The static classifier is more robust than the static filter, because
it takes into account information about the activity of the account,
as well as its social network. However, as we will see, it is not as
lightweight.
In the following, we analyze the performance of the static filter
and the static classifier, and describe their advantages and disadvantages.
6.2.1
Evaluation of the Static Methods
We performed an analysis of the two methods listed in the previous section: the static filter and the static classifier. Similarly to
what we did for the follower dynamics classifier, we used the accounts in Ac as examples of market customers, and the accounts in
Alt as examples of legitimate users.
Our goal with the static filter is to discard as many benign accounts as possible, and analyze the remaining ones with the dynamic classifier. To perform this task, we require recall to be high,
but allow false positives. First, we performed a 10-fold cross validation on the training dataset for the static filter. To this end, we
used random forests, and we penalized a false negative 100 times
more than a false positive. The 10-fold cross validation returned a
true positive rate of 93.7%, and a false positive rate of 63%. As we
can see, the static filter is able to detect most customer accounts,
and is able to cut the number of candidates for the dynamic classifier by almost a half. Therefore, it is a useful pre-filter.

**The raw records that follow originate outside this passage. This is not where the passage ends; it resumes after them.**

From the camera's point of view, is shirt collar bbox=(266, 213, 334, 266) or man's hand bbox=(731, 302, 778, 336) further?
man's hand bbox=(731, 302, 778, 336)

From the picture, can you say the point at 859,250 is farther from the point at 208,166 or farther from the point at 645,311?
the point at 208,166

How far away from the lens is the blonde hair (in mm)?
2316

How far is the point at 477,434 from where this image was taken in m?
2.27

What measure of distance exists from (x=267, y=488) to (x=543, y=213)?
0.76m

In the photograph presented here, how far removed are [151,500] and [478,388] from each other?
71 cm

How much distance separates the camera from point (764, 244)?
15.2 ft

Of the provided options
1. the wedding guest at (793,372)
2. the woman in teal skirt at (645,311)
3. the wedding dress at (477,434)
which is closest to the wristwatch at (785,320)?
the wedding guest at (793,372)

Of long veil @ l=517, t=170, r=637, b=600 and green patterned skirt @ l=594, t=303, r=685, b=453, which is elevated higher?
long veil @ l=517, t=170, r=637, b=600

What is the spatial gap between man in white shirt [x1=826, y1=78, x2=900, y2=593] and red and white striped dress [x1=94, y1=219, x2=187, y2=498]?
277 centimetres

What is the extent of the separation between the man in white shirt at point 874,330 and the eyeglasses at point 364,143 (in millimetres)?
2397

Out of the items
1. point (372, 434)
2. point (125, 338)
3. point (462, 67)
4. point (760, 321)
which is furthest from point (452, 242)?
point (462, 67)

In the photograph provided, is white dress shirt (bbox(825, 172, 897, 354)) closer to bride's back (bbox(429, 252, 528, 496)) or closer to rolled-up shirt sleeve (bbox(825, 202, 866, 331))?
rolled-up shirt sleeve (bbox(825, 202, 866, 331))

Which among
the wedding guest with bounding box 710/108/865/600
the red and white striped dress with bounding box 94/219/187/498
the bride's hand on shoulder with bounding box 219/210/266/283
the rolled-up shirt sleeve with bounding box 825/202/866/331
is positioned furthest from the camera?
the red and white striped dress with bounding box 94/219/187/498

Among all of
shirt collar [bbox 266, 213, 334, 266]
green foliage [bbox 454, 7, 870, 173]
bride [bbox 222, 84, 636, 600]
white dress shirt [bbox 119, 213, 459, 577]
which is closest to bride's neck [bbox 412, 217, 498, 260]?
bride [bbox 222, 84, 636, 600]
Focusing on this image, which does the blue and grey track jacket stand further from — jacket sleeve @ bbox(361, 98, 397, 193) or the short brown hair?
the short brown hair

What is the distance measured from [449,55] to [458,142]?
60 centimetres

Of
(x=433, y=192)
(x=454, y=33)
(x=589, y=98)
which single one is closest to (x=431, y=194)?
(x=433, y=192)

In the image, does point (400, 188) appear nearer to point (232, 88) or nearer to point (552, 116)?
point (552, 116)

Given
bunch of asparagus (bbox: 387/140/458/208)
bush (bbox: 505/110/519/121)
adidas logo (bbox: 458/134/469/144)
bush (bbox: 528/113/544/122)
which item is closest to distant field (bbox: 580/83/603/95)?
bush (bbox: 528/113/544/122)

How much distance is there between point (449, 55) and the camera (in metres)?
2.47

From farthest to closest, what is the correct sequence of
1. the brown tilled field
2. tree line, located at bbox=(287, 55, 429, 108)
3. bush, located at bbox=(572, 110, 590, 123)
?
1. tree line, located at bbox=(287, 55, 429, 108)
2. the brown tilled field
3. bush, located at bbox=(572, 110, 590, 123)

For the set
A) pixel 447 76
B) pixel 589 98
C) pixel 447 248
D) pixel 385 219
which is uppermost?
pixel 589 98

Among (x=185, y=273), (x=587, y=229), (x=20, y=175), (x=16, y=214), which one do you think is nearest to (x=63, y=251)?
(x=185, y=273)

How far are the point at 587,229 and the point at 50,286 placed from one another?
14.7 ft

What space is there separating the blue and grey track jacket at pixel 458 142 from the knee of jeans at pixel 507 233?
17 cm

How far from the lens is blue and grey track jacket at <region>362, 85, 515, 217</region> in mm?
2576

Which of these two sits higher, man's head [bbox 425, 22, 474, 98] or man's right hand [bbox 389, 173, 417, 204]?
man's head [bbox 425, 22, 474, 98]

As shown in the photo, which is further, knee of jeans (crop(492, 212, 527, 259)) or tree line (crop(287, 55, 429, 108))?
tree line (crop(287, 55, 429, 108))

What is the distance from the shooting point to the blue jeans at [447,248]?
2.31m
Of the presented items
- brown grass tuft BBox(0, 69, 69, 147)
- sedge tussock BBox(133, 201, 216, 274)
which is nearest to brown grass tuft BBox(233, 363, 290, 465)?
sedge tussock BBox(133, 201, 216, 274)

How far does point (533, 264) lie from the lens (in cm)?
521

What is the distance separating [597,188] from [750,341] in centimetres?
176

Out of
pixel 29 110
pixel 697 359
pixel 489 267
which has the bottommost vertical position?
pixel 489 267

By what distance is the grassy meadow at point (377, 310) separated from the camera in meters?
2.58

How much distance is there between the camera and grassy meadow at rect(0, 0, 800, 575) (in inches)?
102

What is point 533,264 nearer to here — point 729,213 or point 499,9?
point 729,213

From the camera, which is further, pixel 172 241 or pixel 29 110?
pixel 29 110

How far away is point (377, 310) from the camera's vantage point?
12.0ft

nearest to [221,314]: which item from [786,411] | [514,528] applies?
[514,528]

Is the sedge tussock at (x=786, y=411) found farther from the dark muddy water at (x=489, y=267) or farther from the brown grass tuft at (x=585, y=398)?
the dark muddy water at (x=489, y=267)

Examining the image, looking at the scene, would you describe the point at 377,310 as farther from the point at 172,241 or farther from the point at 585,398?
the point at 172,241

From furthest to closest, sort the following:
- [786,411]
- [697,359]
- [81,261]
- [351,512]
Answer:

We then wanted to understand how much the features added to
the static classifier improve over the simple filter, and whether performing this type of classification could be useful. To this end, we
first performed a 10-fold cross validation, using decision trees. The
10-fold cross validation returned a true positive rate of 90%, and
a false positive rate of 3.7%. The most important features in the
decision tree were, in order, the number of followers, whether the
account has more friends than followers, and the influence score.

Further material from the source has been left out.